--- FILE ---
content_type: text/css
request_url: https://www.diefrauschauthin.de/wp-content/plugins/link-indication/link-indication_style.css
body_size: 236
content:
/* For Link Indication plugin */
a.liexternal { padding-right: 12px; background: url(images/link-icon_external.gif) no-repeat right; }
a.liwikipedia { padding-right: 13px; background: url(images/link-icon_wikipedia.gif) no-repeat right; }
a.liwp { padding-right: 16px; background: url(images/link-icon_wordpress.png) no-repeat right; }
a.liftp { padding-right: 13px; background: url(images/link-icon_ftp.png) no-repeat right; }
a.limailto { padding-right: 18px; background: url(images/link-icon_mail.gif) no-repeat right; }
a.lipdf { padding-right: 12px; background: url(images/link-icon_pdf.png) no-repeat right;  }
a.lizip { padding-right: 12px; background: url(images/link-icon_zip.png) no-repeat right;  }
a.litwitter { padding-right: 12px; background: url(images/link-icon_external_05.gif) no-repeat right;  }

---

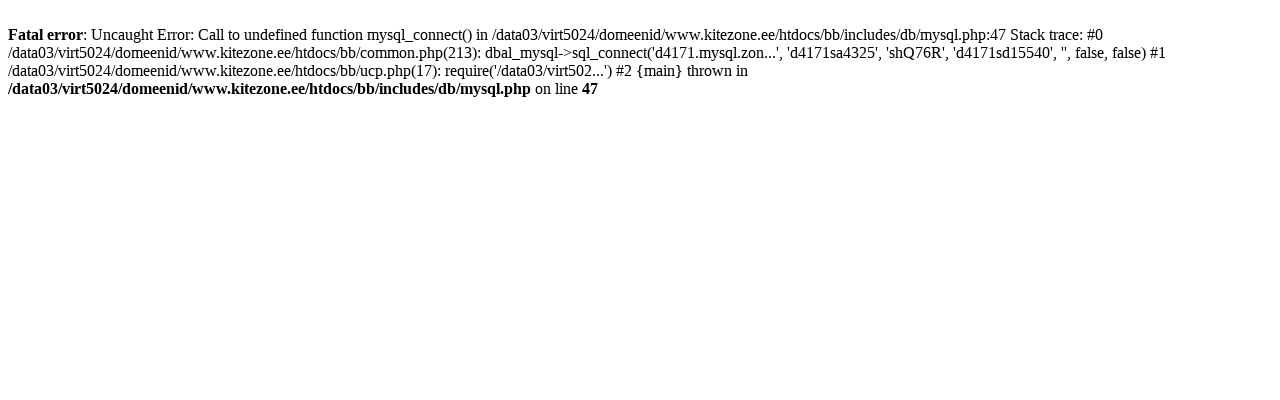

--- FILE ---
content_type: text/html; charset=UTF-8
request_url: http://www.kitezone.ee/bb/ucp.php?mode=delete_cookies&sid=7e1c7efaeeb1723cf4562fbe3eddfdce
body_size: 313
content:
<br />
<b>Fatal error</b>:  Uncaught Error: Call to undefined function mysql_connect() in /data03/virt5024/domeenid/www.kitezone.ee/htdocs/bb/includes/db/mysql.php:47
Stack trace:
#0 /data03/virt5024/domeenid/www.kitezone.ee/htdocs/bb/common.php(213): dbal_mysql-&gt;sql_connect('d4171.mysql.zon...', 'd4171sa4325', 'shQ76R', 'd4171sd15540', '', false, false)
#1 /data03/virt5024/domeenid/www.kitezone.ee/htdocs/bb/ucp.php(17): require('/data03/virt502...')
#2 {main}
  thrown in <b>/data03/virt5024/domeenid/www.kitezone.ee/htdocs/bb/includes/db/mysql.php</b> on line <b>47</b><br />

--

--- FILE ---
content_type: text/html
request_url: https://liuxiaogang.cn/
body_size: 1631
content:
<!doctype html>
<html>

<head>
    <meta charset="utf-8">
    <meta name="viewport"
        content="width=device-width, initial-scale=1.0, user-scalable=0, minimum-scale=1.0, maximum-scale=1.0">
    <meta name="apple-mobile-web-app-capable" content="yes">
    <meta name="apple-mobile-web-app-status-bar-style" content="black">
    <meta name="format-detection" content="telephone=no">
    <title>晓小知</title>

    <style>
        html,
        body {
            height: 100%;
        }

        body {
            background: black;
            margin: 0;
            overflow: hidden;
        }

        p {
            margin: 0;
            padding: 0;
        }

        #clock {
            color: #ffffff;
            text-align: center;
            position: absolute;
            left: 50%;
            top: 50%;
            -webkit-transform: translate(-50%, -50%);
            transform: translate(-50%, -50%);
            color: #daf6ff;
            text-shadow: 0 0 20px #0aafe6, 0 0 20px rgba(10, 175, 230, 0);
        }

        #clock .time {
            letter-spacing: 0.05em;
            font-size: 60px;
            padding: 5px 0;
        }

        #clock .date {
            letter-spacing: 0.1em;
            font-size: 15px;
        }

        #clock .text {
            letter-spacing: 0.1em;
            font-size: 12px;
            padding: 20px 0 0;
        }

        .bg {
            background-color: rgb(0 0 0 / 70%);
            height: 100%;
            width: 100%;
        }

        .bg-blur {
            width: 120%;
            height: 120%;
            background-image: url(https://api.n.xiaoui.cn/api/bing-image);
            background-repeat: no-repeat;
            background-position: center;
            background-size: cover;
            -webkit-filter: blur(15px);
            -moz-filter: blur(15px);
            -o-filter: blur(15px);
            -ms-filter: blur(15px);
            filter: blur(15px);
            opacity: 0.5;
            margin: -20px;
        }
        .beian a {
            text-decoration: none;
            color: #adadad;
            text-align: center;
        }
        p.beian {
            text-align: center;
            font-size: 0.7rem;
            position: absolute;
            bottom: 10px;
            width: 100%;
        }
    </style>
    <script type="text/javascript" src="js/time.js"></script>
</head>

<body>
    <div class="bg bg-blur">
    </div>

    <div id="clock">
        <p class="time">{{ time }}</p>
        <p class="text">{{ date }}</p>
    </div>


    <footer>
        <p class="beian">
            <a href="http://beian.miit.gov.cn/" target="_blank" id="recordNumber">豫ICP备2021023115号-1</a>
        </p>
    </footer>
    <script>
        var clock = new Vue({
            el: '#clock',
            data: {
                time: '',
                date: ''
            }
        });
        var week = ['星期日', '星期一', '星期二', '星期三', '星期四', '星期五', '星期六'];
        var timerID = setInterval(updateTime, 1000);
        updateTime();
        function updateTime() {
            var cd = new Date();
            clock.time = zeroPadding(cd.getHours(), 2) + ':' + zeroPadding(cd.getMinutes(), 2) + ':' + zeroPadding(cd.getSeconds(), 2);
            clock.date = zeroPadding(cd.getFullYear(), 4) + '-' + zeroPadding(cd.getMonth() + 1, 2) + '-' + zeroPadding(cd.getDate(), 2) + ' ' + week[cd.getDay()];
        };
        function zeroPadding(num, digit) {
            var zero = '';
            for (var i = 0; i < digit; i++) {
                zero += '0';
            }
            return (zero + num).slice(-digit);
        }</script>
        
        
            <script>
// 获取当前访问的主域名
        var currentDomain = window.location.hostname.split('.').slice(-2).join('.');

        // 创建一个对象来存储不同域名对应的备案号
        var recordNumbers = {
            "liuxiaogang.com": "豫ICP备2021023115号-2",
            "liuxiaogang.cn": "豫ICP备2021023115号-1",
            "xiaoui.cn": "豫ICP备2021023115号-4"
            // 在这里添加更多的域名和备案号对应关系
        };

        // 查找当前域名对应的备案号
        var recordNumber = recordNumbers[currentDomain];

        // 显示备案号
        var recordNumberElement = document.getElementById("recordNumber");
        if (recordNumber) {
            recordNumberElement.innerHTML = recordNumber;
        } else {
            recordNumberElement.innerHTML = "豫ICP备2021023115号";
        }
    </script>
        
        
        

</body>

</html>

**Task instructions**
Whenever the string "meta" shows up on a line of the listing, copy that line.

**Answer space**
    <meta charset="utf-8">
    <meta name="viewport"
    <meta name="apple-mobile-web-app-capable" content="yes">
    <meta name="apple-mobile-web-app-status-bar-style" content="black">
    <meta name="format-detection" content="telephone=no">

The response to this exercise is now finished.